GOAL →
Lay out every line of the records below as a numbered list, leaving out the blank lines.

DATA RECORDS →
-- start --

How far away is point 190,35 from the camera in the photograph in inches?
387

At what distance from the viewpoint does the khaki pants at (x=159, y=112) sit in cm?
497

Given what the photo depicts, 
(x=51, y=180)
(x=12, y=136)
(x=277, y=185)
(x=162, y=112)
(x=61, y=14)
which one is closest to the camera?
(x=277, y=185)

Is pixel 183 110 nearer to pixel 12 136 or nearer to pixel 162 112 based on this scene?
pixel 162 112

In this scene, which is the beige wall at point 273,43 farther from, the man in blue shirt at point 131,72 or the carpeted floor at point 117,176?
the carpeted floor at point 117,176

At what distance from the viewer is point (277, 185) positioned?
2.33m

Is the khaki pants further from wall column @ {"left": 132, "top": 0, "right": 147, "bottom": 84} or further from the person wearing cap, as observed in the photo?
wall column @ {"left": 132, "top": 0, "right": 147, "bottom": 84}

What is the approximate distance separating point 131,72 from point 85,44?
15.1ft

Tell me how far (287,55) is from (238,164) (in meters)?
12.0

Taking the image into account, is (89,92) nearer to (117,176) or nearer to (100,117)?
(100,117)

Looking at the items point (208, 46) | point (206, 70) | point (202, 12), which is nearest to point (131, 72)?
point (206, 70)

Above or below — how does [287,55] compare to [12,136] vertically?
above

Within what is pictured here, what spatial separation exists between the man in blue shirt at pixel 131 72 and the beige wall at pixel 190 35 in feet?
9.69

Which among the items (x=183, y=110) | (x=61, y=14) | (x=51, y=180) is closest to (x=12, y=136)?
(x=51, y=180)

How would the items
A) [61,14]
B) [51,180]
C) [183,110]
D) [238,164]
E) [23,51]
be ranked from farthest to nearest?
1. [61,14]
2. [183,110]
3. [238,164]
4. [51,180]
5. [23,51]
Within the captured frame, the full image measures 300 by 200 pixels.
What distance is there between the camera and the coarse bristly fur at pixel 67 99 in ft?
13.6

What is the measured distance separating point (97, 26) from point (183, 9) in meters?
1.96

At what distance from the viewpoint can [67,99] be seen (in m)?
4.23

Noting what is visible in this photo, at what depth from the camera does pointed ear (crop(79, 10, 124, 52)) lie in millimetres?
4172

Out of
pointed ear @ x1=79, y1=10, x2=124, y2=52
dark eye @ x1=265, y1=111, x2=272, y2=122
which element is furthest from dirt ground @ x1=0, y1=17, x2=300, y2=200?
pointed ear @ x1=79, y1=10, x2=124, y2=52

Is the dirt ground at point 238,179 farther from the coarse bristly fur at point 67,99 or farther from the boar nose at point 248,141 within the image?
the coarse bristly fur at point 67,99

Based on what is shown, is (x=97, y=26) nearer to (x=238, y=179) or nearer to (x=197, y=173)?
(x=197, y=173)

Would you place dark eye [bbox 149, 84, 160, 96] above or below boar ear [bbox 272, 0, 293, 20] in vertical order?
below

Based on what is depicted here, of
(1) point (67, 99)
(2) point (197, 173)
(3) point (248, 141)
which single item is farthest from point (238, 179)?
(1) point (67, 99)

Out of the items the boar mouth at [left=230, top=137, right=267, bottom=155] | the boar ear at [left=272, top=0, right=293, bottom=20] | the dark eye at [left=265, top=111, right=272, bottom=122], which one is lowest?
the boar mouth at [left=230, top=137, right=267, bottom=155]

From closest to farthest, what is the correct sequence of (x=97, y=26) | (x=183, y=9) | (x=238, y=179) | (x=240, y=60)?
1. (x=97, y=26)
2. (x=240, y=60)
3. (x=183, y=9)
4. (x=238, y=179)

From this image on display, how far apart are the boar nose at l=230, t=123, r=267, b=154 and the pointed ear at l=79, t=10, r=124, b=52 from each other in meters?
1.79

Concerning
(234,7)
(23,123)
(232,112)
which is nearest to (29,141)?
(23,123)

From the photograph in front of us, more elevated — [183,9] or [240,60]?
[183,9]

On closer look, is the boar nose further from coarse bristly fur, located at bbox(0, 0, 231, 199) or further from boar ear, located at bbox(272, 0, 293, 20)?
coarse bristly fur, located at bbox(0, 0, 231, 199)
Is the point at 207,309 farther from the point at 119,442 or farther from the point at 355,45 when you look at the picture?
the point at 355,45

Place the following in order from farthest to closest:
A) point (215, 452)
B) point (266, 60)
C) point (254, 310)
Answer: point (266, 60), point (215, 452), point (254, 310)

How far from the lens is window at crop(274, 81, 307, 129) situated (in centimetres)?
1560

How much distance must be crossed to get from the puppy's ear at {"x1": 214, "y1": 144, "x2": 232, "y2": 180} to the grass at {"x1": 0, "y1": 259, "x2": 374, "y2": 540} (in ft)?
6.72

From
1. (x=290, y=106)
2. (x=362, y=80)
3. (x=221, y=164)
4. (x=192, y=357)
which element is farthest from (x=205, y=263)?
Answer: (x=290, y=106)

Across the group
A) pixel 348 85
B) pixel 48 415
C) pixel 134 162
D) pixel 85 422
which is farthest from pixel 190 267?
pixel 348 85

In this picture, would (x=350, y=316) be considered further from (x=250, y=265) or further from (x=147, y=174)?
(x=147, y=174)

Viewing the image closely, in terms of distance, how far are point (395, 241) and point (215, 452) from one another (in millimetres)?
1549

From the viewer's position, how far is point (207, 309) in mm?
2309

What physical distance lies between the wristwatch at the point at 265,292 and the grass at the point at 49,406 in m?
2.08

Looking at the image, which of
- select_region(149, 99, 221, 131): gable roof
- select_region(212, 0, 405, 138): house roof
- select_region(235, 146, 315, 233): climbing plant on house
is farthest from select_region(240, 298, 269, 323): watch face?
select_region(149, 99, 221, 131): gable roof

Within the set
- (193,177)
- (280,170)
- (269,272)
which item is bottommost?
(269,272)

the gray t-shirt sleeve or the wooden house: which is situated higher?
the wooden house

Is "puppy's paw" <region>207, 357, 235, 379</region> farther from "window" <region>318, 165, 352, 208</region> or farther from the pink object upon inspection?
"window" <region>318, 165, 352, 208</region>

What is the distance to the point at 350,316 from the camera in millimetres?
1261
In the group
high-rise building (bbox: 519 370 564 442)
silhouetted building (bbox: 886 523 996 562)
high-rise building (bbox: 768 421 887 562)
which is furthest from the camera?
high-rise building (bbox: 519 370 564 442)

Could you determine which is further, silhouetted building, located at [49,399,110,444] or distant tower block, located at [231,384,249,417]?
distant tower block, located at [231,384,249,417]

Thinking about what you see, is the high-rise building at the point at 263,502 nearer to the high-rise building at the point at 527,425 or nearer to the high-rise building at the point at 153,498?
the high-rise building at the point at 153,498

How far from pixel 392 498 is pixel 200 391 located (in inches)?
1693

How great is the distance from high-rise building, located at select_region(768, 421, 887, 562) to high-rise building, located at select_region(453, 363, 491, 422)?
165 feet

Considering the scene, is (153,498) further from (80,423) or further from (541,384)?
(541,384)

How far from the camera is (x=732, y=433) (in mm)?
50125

-- end --

THE ANSWER →
1. How far away is point 190,35 from the camera in the photograph in inches?
2. 387
3. At what distance from the viewpoint does the khaki pants at (x=159, y=112) sit in cm?
4. 497
5. Given what the photo depicts, 
6. (x=51, y=180)
7. (x=12, y=136)
8. (x=277, y=185)
9. (x=162, y=112)
10. (x=61, y=14)
11. which one is closest to the camera?
12. (x=277, y=185)
13. Is pixel 183 110 nearer to pixel 12 136 or nearer to pixel 162 112 based on this scene?
14. pixel 162 112
15. In this scene, which is the beige wall at point 273,43 farther from, the man in blue shirt at point 131,72 or the carpeted floor at point 117,176?
16. the carpeted floor at point 117,176
17. At what distance from the viewer is point (277, 185) positioned?
18. 2.33m
19. Is the khaki pants further from wall column @ {"left": 132, "top": 0, "right": 147, "bottom": 84} or further from the person wearing cap, as observed in the photo?
20. wall column @ {"left": 132, "top": 0, "right": 147, "bottom": 84}
21. What is the approximate distance separating point 131,72 from point 85,44?
22. 15.1ft
23. Tell me how far (287,55) is from (238,164) (in meters)?
24. 12.0
25. Taking the image into account, is (89,92) nearer to (117,176) or nearer to (100,117)?
26. (100,117)
27. Looking at the items point (208, 46) | point (206, 70) | point (202, 12), which is nearest to point (131, 72)?
28. point (206, 70)
29. Above or below — how does [287,55] compare to [12,136] vertically?
30. above
31. Within what is pictured here, what spatial separation exists between the man in blue shirt at pixel 131 72 and the beige wall at pixel 190 35 in feet?
32. 9.69
33. Which among the items (x=183, y=110) | (x=61, y=14) | (x=51, y=180) is closest to (x=12, y=136)?
34. (x=51, y=180)
35. How would the items
36. A) [61,14]
37. B) [51,180]
38. C) [183,110]
39. D) [238,164]
40. E) [23,51]
41. be ranked from farthest to nearest?
42. 1. [61,14]
43. 2. [183,110]
44. 3. [238,164]
45. 4. [51,180]
46. 5. [23,51]
47. Within the captured frame, the full image measures 300 by 200 pixels.
48. What distance is there between the camera and the coarse bristly fur at pixel 67 99 in ft?
49. 13.6
50. What is the measured distance separating point (97, 26) from point (183, 9) in meters?
51. 1.96
52. At what distance from the viewpoint can [67,99] be seen (in m)?
53. 4.23
54. Noting what is visible in this photo, at what depth from the camera does pointed ear (crop(79, 10, 124, 52)) lie in millimetres?
55. 4172
56. Out of
57. pointed ear @ x1=79, y1=10, x2=124, y2=52
58. dark eye @ x1=265, y1=111, x2=272, y2=122
59. which element is furthest from dirt ground @ x1=0, y1=17, x2=300, y2=200?
60. pointed ear @ x1=79, y1=10, x2=124, y2=52
61. Is the dirt ground at point 238,179 farther from the coarse bristly fur at point 67,99 or farther from the boar nose at point 248,141 within the image?
62. the coarse bristly fur at point 67,99
63. Based on what is shown, is (x=97, y=26) nearer to (x=238, y=179) or nearer to (x=197, y=173)?
64. (x=197, y=173)
65. Would you place dark eye [bbox 149, 84, 160, 96] above or below boar ear [bbox 272, 0, 293, 20] in vertical order?
66. below
67. Based on what is depicted here, of
68. (1) point (67, 99)
69. (2) point (197, 173)
70. (3) point (248, 141)
71. which single item is farthest from point (238, 179)?
72. (1) point (67, 99)
73. Out of the items the boar mouth at [left=230, top=137, right=267, bottom=155] | the boar ear at [left=272, top=0, right=293, bottom=20] | the dark eye at [left=265, top=111, right=272, bottom=122], which one is lowest?
74. the boar mouth at [left=230, top=137, right=267, bottom=155]
75. From closest to farthest, what is the correct sequence of (x=97, y=26) | (x=183, y=9) | (x=238, y=179) | (x=240, y=60)?
76. 1. (x=97, y=26)
77. 2. (x=240, y=60)
78. 3. (x=183, y=9)
79. 4. (x=238, y=179)
80. From this image on display, how far apart are the boar nose at l=230, t=123, r=267, b=154 and the pointed ear at l=79, t=10, r=124, b=52 from each other in meters?
81. 1.79
82. Concerning
83. (234,7)
84. (23,123)
85. (232,112)
86. which is nearest to (29,141)?
87. (23,123)
88. From the photograph in front of us, more elevated — [183,9] or [240,60]?
89. [183,9]
90. On closer look, is the boar nose further from coarse bristly fur, located at bbox(0, 0, 231, 199) or further from boar ear, located at bbox(272, 0, 293, 20)?
91. coarse bristly fur, located at bbox(0, 0, 231, 199)
92. Is the point at 207,309 farther from the point at 119,442 or farther from the point at 355,45 when you look at the picture?
93. the point at 355,45
94. Place the following in order from farthest to closest:
95. A) point (215, 452)
96. B) point (266, 60)
97. C) point (254, 310)
98. Answer: point (266, 60), point (215, 452), point (254, 310)
99. How far from the lens is window at crop(274, 81, 307, 129) situated (in centimetres)?
100. 1560
101. How much distance must be crossed to get from the puppy's ear at {"x1": 214, "y1": 144, "x2": 232, "y2": 180} to the grass at {"x1": 0, "y1": 259, "x2": 374, "y2": 540} (in ft)?
102. 6.72
103. From
104. 1. (x=290, y=106)
105. 2. (x=362, y=80)
106. 3. (x=221, y=164)
107. 4. (x=192, y=357)
108. which element is farthest from (x=205, y=263)?
109. Answer: (x=290, y=106)
110. Across the group
111. A) pixel 348 85
112. B) pixel 48 415
113. C) pixel 134 162
114. D) pixel 85 422
115. which is farthest from pixel 190 267?
116. pixel 348 85
117. In this picture, would (x=350, y=316) be considered further from (x=250, y=265) or further from (x=147, y=174)?
118. (x=147, y=174)
119. Viewing the image closely, in terms of distance, how far are point (395, 241) and point (215, 452) from one another (in millimetres)?
120. 1549
121. From the viewer's position, how far is point (207, 309) in mm?
122. 2309
123. What physical distance lies between the wristwatch at the point at 265,292 and the grass at the point at 49,406 in m?
124. 2.08
125. Looking at the image, which of
126. - select_region(149, 99, 221, 131): gable roof
127. - select_region(212, 0, 405, 138): house roof
128. - select_region(235, 146, 315, 233): climbing plant on house
129. is farthest from select_region(240, 298, 269, 323): watch face?
130. select_region(149, 99, 221, 131): gable roof
131. Within the set
132. - (193,177)
133. - (280,170)
134. - (269,272)
135. which item is bottommost?
136. (269,272)
137. the gray t-shirt sleeve or the wooden house: which is situated higher?
138. the wooden house
139. Is "puppy's paw" <region>207, 357, 235, 379</region> farther from "window" <region>318, 165, 352, 208</region> or farther from the pink object upon inspection?
140. "window" <region>318, 165, 352, 208</region>
141. What is the distance to the point at 350,316 from the camera in millimetres?
142. 1261
143. In the group
144. high-rise building (bbox: 519 370 564 442)
145. silhouetted building (bbox: 886 523 996 562)
146. high-rise building (bbox: 768 421 887 562)
147. which is furthest from the camera?
148. high-rise building (bbox: 519 370 564 442)
149. Could you determine which is further, silhouetted building, located at [49,399,110,444] or distant tower block, located at [231,384,249,417]?
150. distant tower block, located at [231,384,249,417]
151. Thinking about what you see, is the high-rise building at the point at 263,502 nearer to the high-rise building at the point at 527,425 or nearer to the high-rise building at the point at 153,498?
152. the high-rise building at the point at 153,498
153. How far from pixel 392 498 is pixel 200 391 located (in inches)?
154. 1693
155. How great is the distance from high-rise building, located at select_region(768, 421, 887, 562) to high-rise building, located at select_region(453, 363, 491, 422)?
156. 165 feet
157. Considering the scene, is (153,498) further from (80,423) or further from (541,384)?
158. (541,384)
159. How far from the camera is (x=732, y=433) (in mm)?
160. 50125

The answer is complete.